-- START OF Text to read --
I have a document type "foo" with an array of nested documents called "properties". I want to find any "foo"s that have duplicate entries in the "properties" array.
e.g. given two "foos":
"foo1": { "properties", [ { "display": "prop1"}, {"display": "prop2"} ]
and
"foo2": { "properties", [ { "display": "prop1"}, {"display": "prop1"} ]
I'm trying to construct a search that returns "foo2" but not "foo1" (foo2 has two properties with a display field of "prop1").
I know how to get counts of all values across all documents. But I can't figure out how to create a buckets array per top level document.
i.e. when I issue this query
GET /7/_search
{
"size": 0,
"query": {
"match_all": {}
},
"aggs": {
"prop_counts": {
"nested" : {
"path": "properties"
},
"aggs": {
"inner_prop_counts": {
"terms": {
"field": "properties.display",
"size": 1000
}
}
}
}
}
}
I get results across all the top level documents:
{
"took": 24,
"timed_out": false,
"_shards": {
"total": 5,
"successful": 5,
"failed": 0
},
"hits": {
"total": 764,
"max_score": 0,
"hits": []
},
"aggregations": {
"prop_counts": {
"doc_count": 35754,
"inner_prop_counts": {
"doc_count_error_upper_bound": 0,
"sum_other_doc_count": 0,
"buckets": [
{
"key": "name",
"doc_count": 3788
},
{
"key": "type",
"doc_count": 3192
},
{
"key": "family",
"doc_count": 2228
},
{
"key": "offset",
"doc_count": 2202
},
....
How can I get a set of results that is limited to each top level document? And then how do I filter that result to just give back results where doc_count > 2?
Any help greatly appreciated.
Thanks,
John H
-- END OF Text to read --
-- START OF Extracted information --
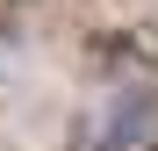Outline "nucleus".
<instances>
[{"mask_svg": "<svg viewBox=\"0 0 158 151\" xmlns=\"http://www.w3.org/2000/svg\"><path fill=\"white\" fill-rule=\"evenodd\" d=\"M101 151H122V144H108V137H101Z\"/></svg>", "mask_w": 158, "mask_h": 151, "instance_id": "nucleus-1", "label": "nucleus"}, {"mask_svg": "<svg viewBox=\"0 0 158 151\" xmlns=\"http://www.w3.org/2000/svg\"><path fill=\"white\" fill-rule=\"evenodd\" d=\"M144 151H158V137H151V144H144Z\"/></svg>", "mask_w": 158, "mask_h": 151, "instance_id": "nucleus-2", "label": "nucleus"}]
</instances>
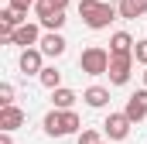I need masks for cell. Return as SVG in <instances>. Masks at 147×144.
<instances>
[{
	"mask_svg": "<svg viewBox=\"0 0 147 144\" xmlns=\"http://www.w3.org/2000/svg\"><path fill=\"white\" fill-rule=\"evenodd\" d=\"M65 21H69L65 14H48V17H41L38 24H41L45 31H62V28H65Z\"/></svg>",
	"mask_w": 147,
	"mask_h": 144,
	"instance_id": "ac0fdd59",
	"label": "cell"
},
{
	"mask_svg": "<svg viewBox=\"0 0 147 144\" xmlns=\"http://www.w3.org/2000/svg\"><path fill=\"white\" fill-rule=\"evenodd\" d=\"M38 48H41V55H48V58H62V55H65V48H69V41L58 35V31H48V35L41 38V45H38Z\"/></svg>",
	"mask_w": 147,
	"mask_h": 144,
	"instance_id": "30bf717a",
	"label": "cell"
},
{
	"mask_svg": "<svg viewBox=\"0 0 147 144\" xmlns=\"http://www.w3.org/2000/svg\"><path fill=\"white\" fill-rule=\"evenodd\" d=\"M116 10L123 21H137L147 14V0H116Z\"/></svg>",
	"mask_w": 147,
	"mask_h": 144,
	"instance_id": "8fae6325",
	"label": "cell"
},
{
	"mask_svg": "<svg viewBox=\"0 0 147 144\" xmlns=\"http://www.w3.org/2000/svg\"><path fill=\"white\" fill-rule=\"evenodd\" d=\"M75 144H103V141H99V134H96V130H82V134L75 137Z\"/></svg>",
	"mask_w": 147,
	"mask_h": 144,
	"instance_id": "44dd1931",
	"label": "cell"
},
{
	"mask_svg": "<svg viewBox=\"0 0 147 144\" xmlns=\"http://www.w3.org/2000/svg\"><path fill=\"white\" fill-rule=\"evenodd\" d=\"M75 100H79V96H75V89L62 86V89H55V93H51V110H72Z\"/></svg>",
	"mask_w": 147,
	"mask_h": 144,
	"instance_id": "9a60e30c",
	"label": "cell"
},
{
	"mask_svg": "<svg viewBox=\"0 0 147 144\" xmlns=\"http://www.w3.org/2000/svg\"><path fill=\"white\" fill-rule=\"evenodd\" d=\"M41 127H45V134H48V137L82 134V130H79V127H82V120H79V113H75V110H48V113H45V120H41Z\"/></svg>",
	"mask_w": 147,
	"mask_h": 144,
	"instance_id": "7a4b0ae2",
	"label": "cell"
},
{
	"mask_svg": "<svg viewBox=\"0 0 147 144\" xmlns=\"http://www.w3.org/2000/svg\"><path fill=\"white\" fill-rule=\"evenodd\" d=\"M82 100H86V107L103 110L106 103H110V89H103V86H89V89L82 93Z\"/></svg>",
	"mask_w": 147,
	"mask_h": 144,
	"instance_id": "4fadbf2b",
	"label": "cell"
},
{
	"mask_svg": "<svg viewBox=\"0 0 147 144\" xmlns=\"http://www.w3.org/2000/svg\"><path fill=\"white\" fill-rule=\"evenodd\" d=\"M134 38L127 35V31H116V35L110 38V55H134Z\"/></svg>",
	"mask_w": 147,
	"mask_h": 144,
	"instance_id": "7c38bea8",
	"label": "cell"
},
{
	"mask_svg": "<svg viewBox=\"0 0 147 144\" xmlns=\"http://www.w3.org/2000/svg\"><path fill=\"white\" fill-rule=\"evenodd\" d=\"M130 127H134V124H130V117H127V113H110V117L103 120V130H106L110 144H113V141H123V137L130 134Z\"/></svg>",
	"mask_w": 147,
	"mask_h": 144,
	"instance_id": "5b68a950",
	"label": "cell"
},
{
	"mask_svg": "<svg viewBox=\"0 0 147 144\" xmlns=\"http://www.w3.org/2000/svg\"><path fill=\"white\" fill-rule=\"evenodd\" d=\"M79 69L86 72V75H106V72H110V48H103V45H89V48H82V55H79Z\"/></svg>",
	"mask_w": 147,
	"mask_h": 144,
	"instance_id": "3957f363",
	"label": "cell"
},
{
	"mask_svg": "<svg viewBox=\"0 0 147 144\" xmlns=\"http://www.w3.org/2000/svg\"><path fill=\"white\" fill-rule=\"evenodd\" d=\"M123 113L130 117V124H140V120L147 117V89L130 93V96H127V107H123Z\"/></svg>",
	"mask_w": 147,
	"mask_h": 144,
	"instance_id": "ba28073f",
	"label": "cell"
},
{
	"mask_svg": "<svg viewBox=\"0 0 147 144\" xmlns=\"http://www.w3.org/2000/svg\"><path fill=\"white\" fill-rule=\"evenodd\" d=\"M21 24H28V14H21V10H14V7H3V10H0V28L17 31Z\"/></svg>",
	"mask_w": 147,
	"mask_h": 144,
	"instance_id": "2e32d148",
	"label": "cell"
},
{
	"mask_svg": "<svg viewBox=\"0 0 147 144\" xmlns=\"http://www.w3.org/2000/svg\"><path fill=\"white\" fill-rule=\"evenodd\" d=\"M38 82H41L45 89H51V93H55V89H62V72L55 69V65H45L41 75H38Z\"/></svg>",
	"mask_w": 147,
	"mask_h": 144,
	"instance_id": "e0dca14e",
	"label": "cell"
},
{
	"mask_svg": "<svg viewBox=\"0 0 147 144\" xmlns=\"http://www.w3.org/2000/svg\"><path fill=\"white\" fill-rule=\"evenodd\" d=\"M144 89H147V69H144Z\"/></svg>",
	"mask_w": 147,
	"mask_h": 144,
	"instance_id": "cb8c5ba5",
	"label": "cell"
},
{
	"mask_svg": "<svg viewBox=\"0 0 147 144\" xmlns=\"http://www.w3.org/2000/svg\"><path fill=\"white\" fill-rule=\"evenodd\" d=\"M134 58H137V62L147 69V38H140V41L134 45Z\"/></svg>",
	"mask_w": 147,
	"mask_h": 144,
	"instance_id": "ffe728a7",
	"label": "cell"
},
{
	"mask_svg": "<svg viewBox=\"0 0 147 144\" xmlns=\"http://www.w3.org/2000/svg\"><path fill=\"white\" fill-rule=\"evenodd\" d=\"M24 124H28V113L21 107H0V134H14Z\"/></svg>",
	"mask_w": 147,
	"mask_h": 144,
	"instance_id": "8992f818",
	"label": "cell"
},
{
	"mask_svg": "<svg viewBox=\"0 0 147 144\" xmlns=\"http://www.w3.org/2000/svg\"><path fill=\"white\" fill-rule=\"evenodd\" d=\"M134 55H110V86H127L130 75H134Z\"/></svg>",
	"mask_w": 147,
	"mask_h": 144,
	"instance_id": "277c9868",
	"label": "cell"
},
{
	"mask_svg": "<svg viewBox=\"0 0 147 144\" xmlns=\"http://www.w3.org/2000/svg\"><path fill=\"white\" fill-rule=\"evenodd\" d=\"M38 0H10L7 7H14V10H21V14H28V7H34Z\"/></svg>",
	"mask_w": 147,
	"mask_h": 144,
	"instance_id": "7402d4cb",
	"label": "cell"
},
{
	"mask_svg": "<svg viewBox=\"0 0 147 144\" xmlns=\"http://www.w3.org/2000/svg\"><path fill=\"white\" fill-rule=\"evenodd\" d=\"M0 107H14V86L0 82Z\"/></svg>",
	"mask_w": 147,
	"mask_h": 144,
	"instance_id": "d6986e66",
	"label": "cell"
},
{
	"mask_svg": "<svg viewBox=\"0 0 147 144\" xmlns=\"http://www.w3.org/2000/svg\"><path fill=\"white\" fill-rule=\"evenodd\" d=\"M0 144H14V137L10 134H0Z\"/></svg>",
	"mask_w": 147,
	"mask_h": 144,
	"instance_id": "603a6c76",
	"label": "cell"
},
{
	"mask_svg": "<svg viewBox=\"0 0 147 144\" xmlns=\"http://www.w3.org/2000/svg\"><path fill=\"white\" fill-rule=\"evenodd\" d=\"M79 17L86 28L103 31L120 17V10H116V3H103V0H79Z\"/></svg>",
	"mask_w": 147,
	"mask_h": 144,
	"instance_id": "6da1fadb",
	"label": "cell"
},
{
	"mask_svg": "<svg viewBox=\"0 0 147 144\" xmlns=\"http://www.w3.org/2000/svg\"><path fill=\"white\" fill-rule=\"evenodd\" d=\"M69 3H72V0H38V3H34V14H38V21L48 17V14H65Z\"/></svg>",
	"mask_w": 147,
	"mask_h": 144,
	"instance_id": "5bb4252c",
	"label": "cell"
},
{
	"mask_svg": "<svg viewBox=\"0 0 147 144\" xmlns=\"http://www.w3.org/2000/svg\"><path fill=\"white\" fill-rule=\"evenodd\" d=\"M17 65H21L24 75H41V69H45V55H41V48H28V52H21Z\"/></svg>",
	"mask_w": 147,
	"mask_h": 144,
	"instance_id": "9c48e42d",
	"label": "cell"
},
{
	"mask_svg": "<svg viewBox=\"0 0 147 144\" xmlns=\"http://www.w3.org/2000/svg\"><path fill=\"white\" fill-rule=\"evenodd\" d=\"M10 45H21L24 52H28V48H38V45H41V24H31V21L21 24V28L14 31V41H10Z\"/></svg>",
	"mask_w": 147,
	"mask_h": 144,
	"instance_id": "52a82bcc",
	"label": "cell"
}]
</instances>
-- END OF Extracted information --
[What is asked] Can you quote the Elasticsearch post above verbatim, from "e.g. given two" to "top level document."?

[Result of this task]
e.g. given two "foos":
"foo1": { "properties", [ { "display": "prop1"}, {"display": "prop2"} ]
and
"foo2": { "properties", [ { "display": "prop1"}, {"display": "prop1"} ]
I'm trying to construct a search that returns "foo2" but not "foo1" (foo2 has two properties with a display field of "prop1").
I know how to get counts of all values across all documents. But I can't figure out how to create a buckets array per top level document.